Un ejemplo memorable
Uno de los ejemplos más notables de estas infestaciones diabólicas es el que se produjo en ocasión de los ejercicios del jubileo, en diciembre de 1826, en Saint-Trivier-sur-Moignans.

Esta pequeña ciudad se halla situada a una docena de kilómetros de Ars. Todos los sacerdotes de los alrededores se habían dado allí cita para el jubileo que debía, según se esperaba, atraer a muchas gentes y suscitar numerosas confesiones.

El abate Vianney había salido de su casa mucho antes del alba.
Mientras caminaba rezaba su rosario. Era su arma favorita contra
Satán. Cosa inexplicable en este mes del año, cercano al invierno, alrededor de él se levantaban fulgores siniestros. El aire parecía en llamas. Veía arder los arbustos a los lados del camino. Pensó que sería Satán que, previendo los frutos de salvación que el jubileo iba a producir, intentaba espantarlo. Pero esto no le impidió proseguir su camino.

Cuando llegó al presbiterio de Saint-Trivier, empezó sin tardanza la tarea que le era propia. Por la noche, cuando todo se hallaba en calma en el presbiterio, se oyeron ruidos inexplicables. Parecían provenir del cuarto del cura de Ars. Sus colegas, molestos por estos ruidos insólitos, fueron a quejársele. "Es el Arpeo — repuso él sencillamente—: ¡está enojado por todo el bien que se hace aquí!"
Pero sus colegas no hicieron sino reírse de su seguridad: "Usted no come, no duerme —le dijeron—, le zumba la cabeza, ¡las ratas le corren por el cerebro! . . ."

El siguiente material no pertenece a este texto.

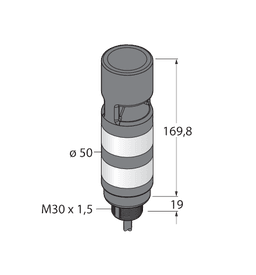 Thumbnail for TL50GRAOSI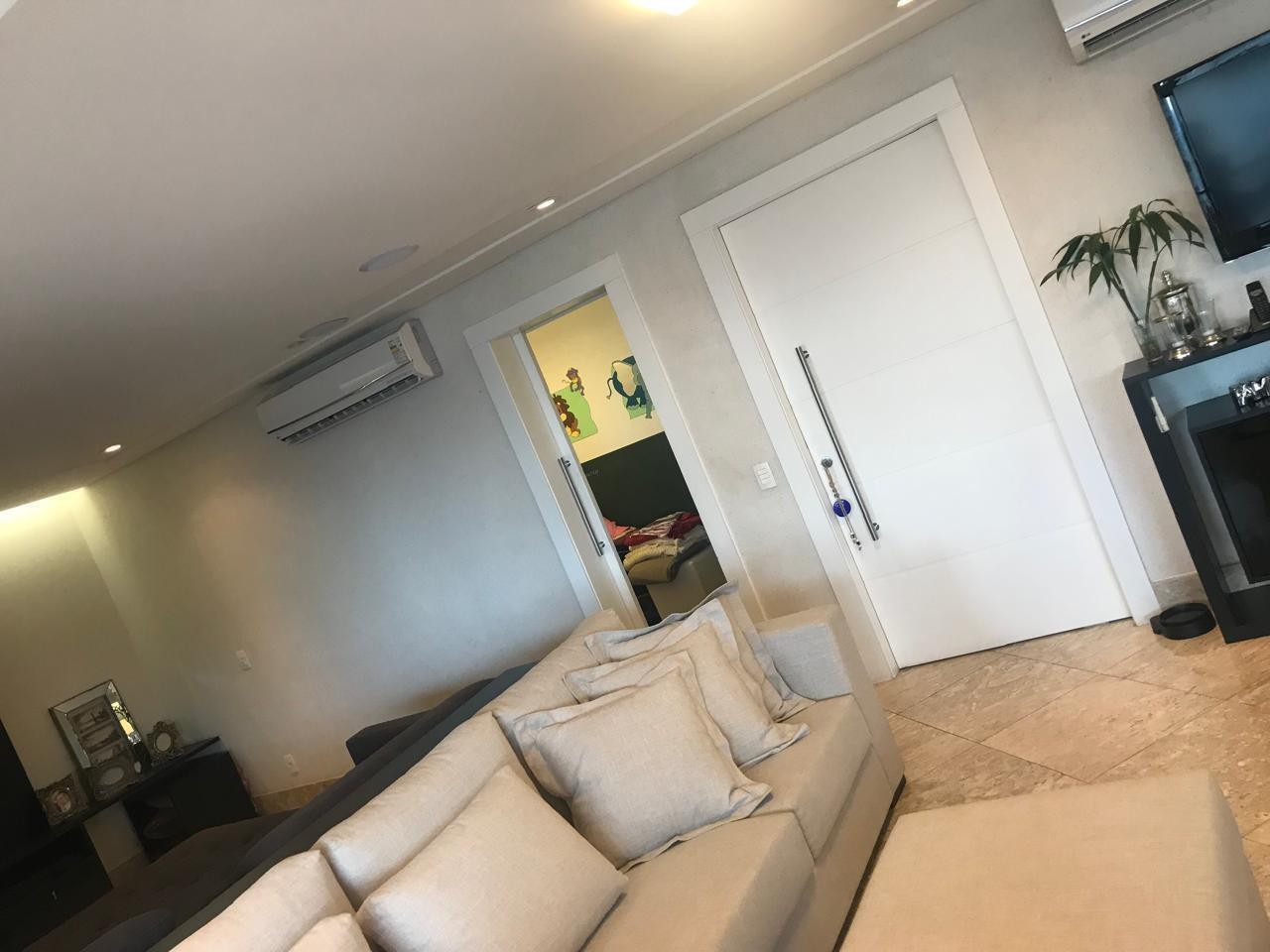 Apartamento, 3 quartos, 210 m² - Foto 33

Y en los días siguientes las bromas arreciaron. Pero una noche que los reproches se hicieron más vehementes no dijo nada. Apenas se había acostado cuando se oyó el ruido como de un carruaje muy cargado que hacía temblar el presbiterio. Todos se levantaron aterrados.

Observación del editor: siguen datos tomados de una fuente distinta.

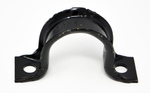 88891781 - Suspension: Bracket for Cadillac: Escalade, Escalade ESV, Escalade EXT | Chevrolet: Astro, Avalanche, Avalanche 1500, Avalanche 2500, Blazer, C1500, C2500, C3500, Express 1500, Express 2500, Express 3500, G10, G20, G30, K1500 Pickup, K2500 Pickup, K3500 Pickup, P20, P30, S10, S10 Blazer, Silverado 1500, Silverado 1500 Classic, Silverado 1500 HD, Silverado 1500 HD Classic, Silverado 2500, Silverado 2500 HD, Silverado 2500 HD Classic, Silverado 3500, Silverado 3500 Classic, Silverado 3500 HD, Suburban, Suburban 1500, Suburban 2500, Suburban C1500, Suburban C2500, Suburban K1500, Suburban K2500, Tahoe | GMC: C1500 Pickup, C2500 Pickup, C3500 Pickup, G1500, G2500, G3500, Jimmy, Jimmy S15, K1500 Pickup, K2500 Pickup, K3500 Pickup, P2500, P3500, S15, Safari, Savana 1500, Savana 2500, Savana 3500, Sierra 1500, Sierra 1500 Classic, Sierra 1500 HD, Sierra 1500 HD Classic, Sierra 2500, Sierra 2500 HD, Sierra 2500 HD Classic, Sierra 3500, Sierra 3500 Classic, Sierra 3500 HD, Sonoma, Suburban C1500, Suburban C2500, Suburban K1500, Suburban K2500, Syclone, Typhoon, Yukon, Yukon XL, Yukon XL 1500, Yukon XL 2500 | Hummer: H2 | Oldsmobile: Bravada Image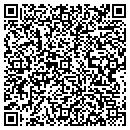 QR code with Brian L Davis contacts
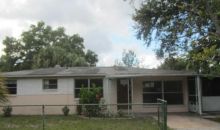 7600 47th Street Pinellas Park, FL 33781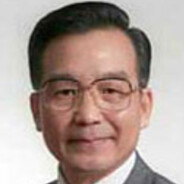 AAA祁連山地質研究溫工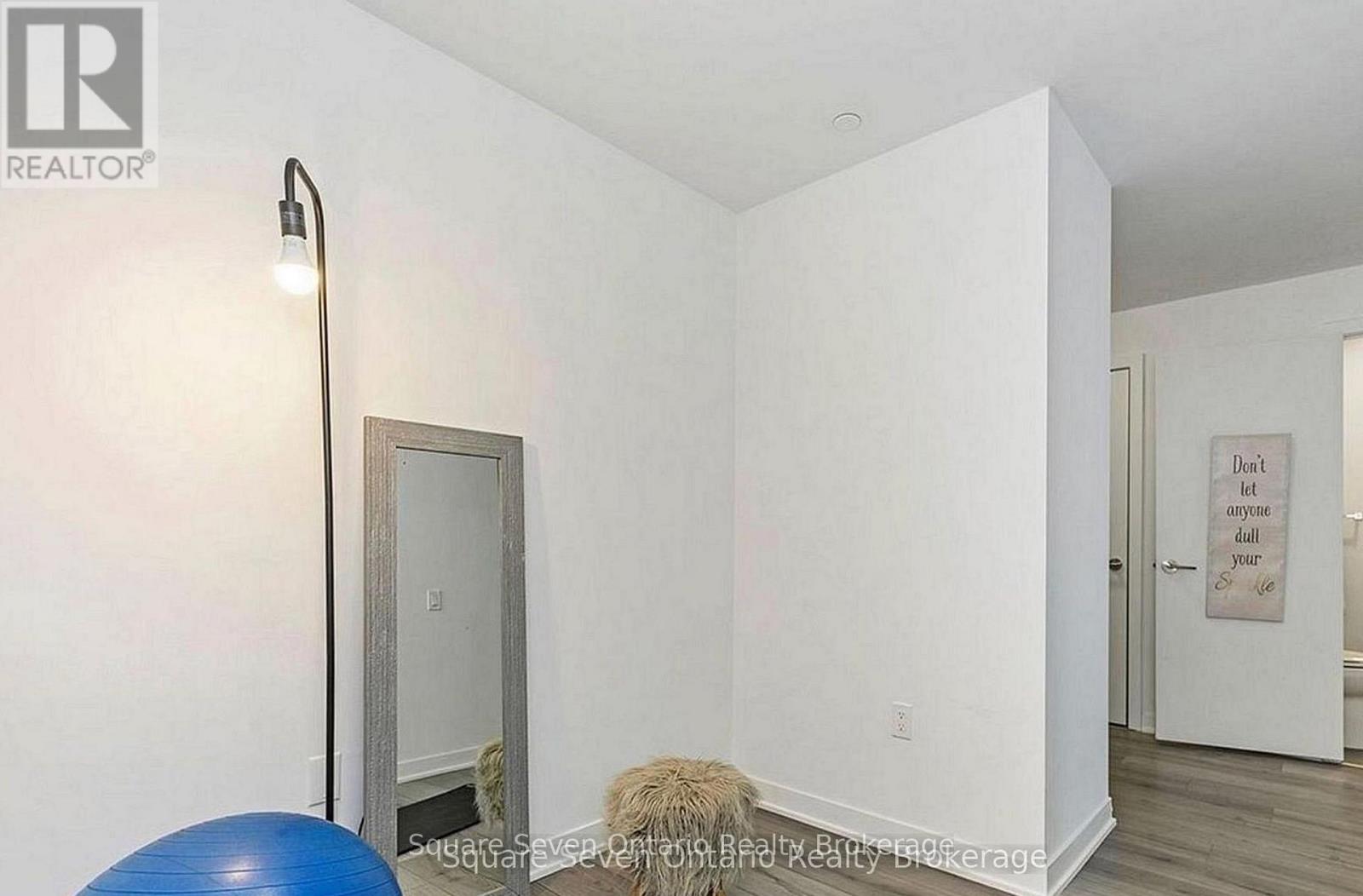 820 - 395 Dundas Street, Oakville, Ontario  L6M 4M2 - Photo 12 - W13206990
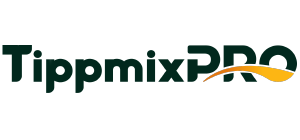 tippmixpro
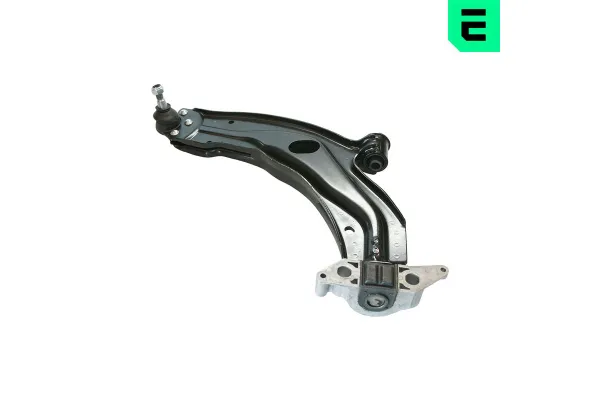 Salıncak Ön Alt Sol OPTIMAL G5-829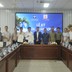 Đại học Kiến trúc Hà Nội hợp tác đào tạo, nghiên cứu và hỗ trợ sinh viên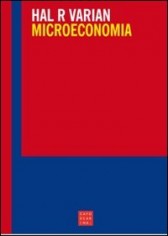 MICROECONOMIA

Mientras se preguntaban de dónde podía venir semejante barullo, se oyó en el cuarto del cura de Ars un escándalo tal que el cura del lugar, Benoit, exclamó: "¡Están asesinando al cura de Ars!" En seguida, todos se dirigieron a la habitación y abrieron la puerta. ¿Y qué vieron? El abate Vianney estaba tranquilamente acostado en su cama, pero manos desconocidas lo habían empujado hasta el centro
del cuarto. En ese momento, se despertó para decirles tranquilamente:
"Es el Arpeo el que me ha arrastrado hasta aquí y que ha hecho todo este estruendo . . . No es nada . . . siento no haberlos prevenido.

Pero es buena señal: mañana habrá aquí un pez gordo."
Se preguntaron de cual "pez" se trataría.
Sus compañeros lo embromaron un poco temiendo lo que llamaban sus "alucinaciones". Sin embargo no se había equivocado. Lo vieron bien cuando un personaje de la región que todos sabían alejado de las prácticas religiosas, el caballero de Murs, entró en la iglesia y se dirigió directamente al confesionario del cura de Ars.
Esta conversión hizo una impresión enorme en toda la provincia.
Desde ese momento, uno de los críticos más agresivos con respecto al abate Vianney empezó a considerarlo como "un gran santo".